**SET PROBLEM**
In the DCSS history text below, on what date was the charter formally presented to the District of Columbia Chapter?

DCSS History

The Beginnings of the DCSS

Reported in “News and Notes” of the American Journal of Sociology in 1934

The charter of the District of Columbia Chapter of the American Sociological Society was formally presented to the Chapter by Professor E. W. Burgess, President of the [American Sociological] Society, at a dinner meeting in Washington, D.C., on September 27, 1934.  

In presenting the charter, Professor Burgess observed that in many respects the Washington Chapter was national in character, and he issued a charge to the membership to perform the unique functions in stimulating and guiding sociological research which such a chapter might perform. Dr. Stuart A. Rice responded to the charge by reviewing the sociological functions of a number of federal departments and agencies. Professor Burgess was elected an honorary charter member by the forty-two charter members present.

The meeting was opened by Professor D. W. Willard of George Washington University, under whose leadership as president pro tem the chapter was organized. He introduced the president, Dr. Stuart A. Rice, Assistant Director of the Census, who introduced in turn the following officers: vice-president, Professor D. W. Willard; secretary-treasurer, Frederick F. Stephan of the Federal Emergency Relief Administration; and elected members of the Executive Committee, Elwood Street, Director of Public Welfare of the District of Columbia and Dr. Emma Winslow of the Children’s Bureau. The President also announced the appointment of a Program Committee with Dr. E. D. Tetreau of the Federal Emergency Relief Administration as Chairman and a Committee on Research with Dr. Joseph Mayer of the Library of Congress as Chairman. Greetings to the new chapter were read from Jerome Davis, H. P. Fairchild, H. W. Odum, W. F. Ogburn, N. L. Sims, C. A. Ellwood, R. E. Park, James Q. Dealey, E. S. Bogardus, E. A. Ross, W. I. Thomas, H. A. Miller, and Geo. E. Vincent.

Source: “News and Notes” of the American Journal of Sociology 40(3) (1934): 370-371.

E. Franklin Frazier and DCSS

By Johanna Bockman, 2014-2016 DCSS President

In 1934, E. Franklin Frazier moved to Howard University and helped found the DCSS. Frazier was a founding member of the D.C. Sociological Society, serving as President of DCSS in 1943-44. Frazier also served as President of the Eastern Sociological Society in 1944-45. In 1948, Frazier was the first black to serve as President of the American Sociological Society (later renamed Association). His Presidential Address “Race Contacts and the Social Structure,” was presented at the organization’s annual meeting in Chicago in December 1948.

[Spatial questions about pictures]
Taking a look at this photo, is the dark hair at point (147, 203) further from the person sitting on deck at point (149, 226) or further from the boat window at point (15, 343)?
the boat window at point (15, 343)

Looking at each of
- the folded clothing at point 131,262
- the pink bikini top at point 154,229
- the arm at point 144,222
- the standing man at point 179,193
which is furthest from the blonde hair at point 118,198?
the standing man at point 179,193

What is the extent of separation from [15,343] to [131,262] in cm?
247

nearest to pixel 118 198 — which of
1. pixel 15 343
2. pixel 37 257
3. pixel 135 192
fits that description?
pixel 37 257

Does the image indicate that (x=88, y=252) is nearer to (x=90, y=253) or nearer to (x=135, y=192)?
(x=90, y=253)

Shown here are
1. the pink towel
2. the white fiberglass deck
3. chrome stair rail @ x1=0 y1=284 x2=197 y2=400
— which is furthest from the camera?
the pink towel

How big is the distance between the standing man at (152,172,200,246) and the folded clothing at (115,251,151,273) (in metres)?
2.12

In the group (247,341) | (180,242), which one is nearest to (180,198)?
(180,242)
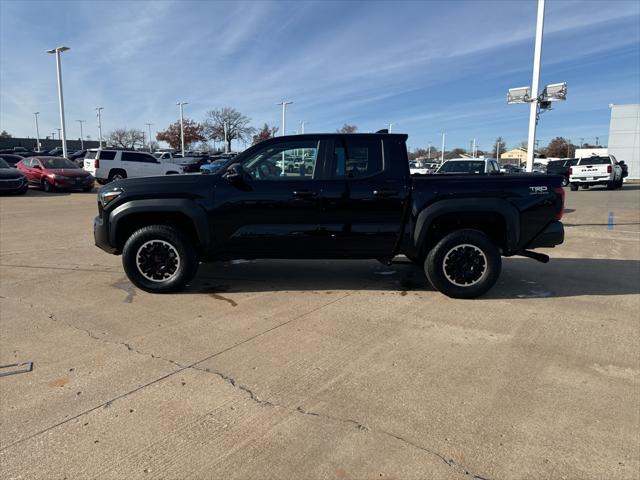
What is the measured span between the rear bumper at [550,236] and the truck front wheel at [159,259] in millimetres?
3977

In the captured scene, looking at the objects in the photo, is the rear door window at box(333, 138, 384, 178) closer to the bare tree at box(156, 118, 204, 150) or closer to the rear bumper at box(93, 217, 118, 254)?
the rear bumper at box(93, 217, 118, 254)

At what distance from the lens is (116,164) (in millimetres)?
21672

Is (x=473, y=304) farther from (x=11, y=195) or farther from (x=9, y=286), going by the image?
(x=11, y=195)

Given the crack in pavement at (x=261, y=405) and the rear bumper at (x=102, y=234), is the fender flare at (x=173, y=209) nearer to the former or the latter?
the rear bumper at (x=102, y=234)

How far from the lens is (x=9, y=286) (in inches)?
214

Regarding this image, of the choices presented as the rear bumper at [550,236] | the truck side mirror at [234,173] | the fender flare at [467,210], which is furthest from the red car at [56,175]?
the rear bumper at [550,236]

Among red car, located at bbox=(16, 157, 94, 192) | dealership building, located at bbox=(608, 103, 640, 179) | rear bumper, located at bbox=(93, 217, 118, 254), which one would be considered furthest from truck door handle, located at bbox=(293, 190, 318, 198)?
dealership building, located at bbox=(608, 103, 640, 179)

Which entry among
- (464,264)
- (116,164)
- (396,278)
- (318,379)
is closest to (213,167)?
(116,164)

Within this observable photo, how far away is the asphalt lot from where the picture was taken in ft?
7.89

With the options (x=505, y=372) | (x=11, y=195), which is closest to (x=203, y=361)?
(x=505, y=372)

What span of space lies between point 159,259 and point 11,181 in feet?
54.0

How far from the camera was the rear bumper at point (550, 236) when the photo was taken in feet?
16.8

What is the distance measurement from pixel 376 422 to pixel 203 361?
4.92 ft

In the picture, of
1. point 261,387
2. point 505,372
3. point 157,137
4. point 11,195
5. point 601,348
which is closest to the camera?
point 261,387
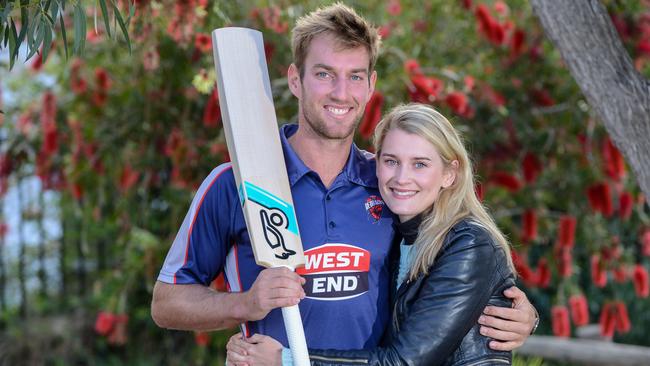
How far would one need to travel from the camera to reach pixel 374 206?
8.23 feet

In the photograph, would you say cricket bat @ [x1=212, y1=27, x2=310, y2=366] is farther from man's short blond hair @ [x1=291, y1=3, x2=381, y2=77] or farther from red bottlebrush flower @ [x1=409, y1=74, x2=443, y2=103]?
red bottlebrush flower @ [x1=409, y1=74, x2=443, y2=103]

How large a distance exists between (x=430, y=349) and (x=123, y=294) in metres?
2.80

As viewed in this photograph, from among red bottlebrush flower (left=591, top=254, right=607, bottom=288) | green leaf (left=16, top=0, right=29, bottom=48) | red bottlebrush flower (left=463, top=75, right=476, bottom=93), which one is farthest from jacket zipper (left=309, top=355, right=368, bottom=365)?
red bottlebrush flower (left=591, top=254, right=607, bottom=288)

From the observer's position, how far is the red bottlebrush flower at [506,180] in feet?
15.1

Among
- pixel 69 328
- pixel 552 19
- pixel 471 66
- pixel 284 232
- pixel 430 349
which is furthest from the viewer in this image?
A: pixel 69 328

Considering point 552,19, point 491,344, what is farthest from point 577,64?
point 491,344

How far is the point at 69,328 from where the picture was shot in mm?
6152

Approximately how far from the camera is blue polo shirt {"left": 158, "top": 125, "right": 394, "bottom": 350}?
2391 millimetres

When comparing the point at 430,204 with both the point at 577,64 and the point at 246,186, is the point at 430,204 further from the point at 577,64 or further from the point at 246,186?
the point at 577,64

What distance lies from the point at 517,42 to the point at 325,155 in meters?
2.55

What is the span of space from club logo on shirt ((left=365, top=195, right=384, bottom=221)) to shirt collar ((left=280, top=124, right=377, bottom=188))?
4cm

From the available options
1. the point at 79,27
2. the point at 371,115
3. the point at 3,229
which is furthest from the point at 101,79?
the point at 79,27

**RESULT OF THIS EXERCISE**
September 27, 1934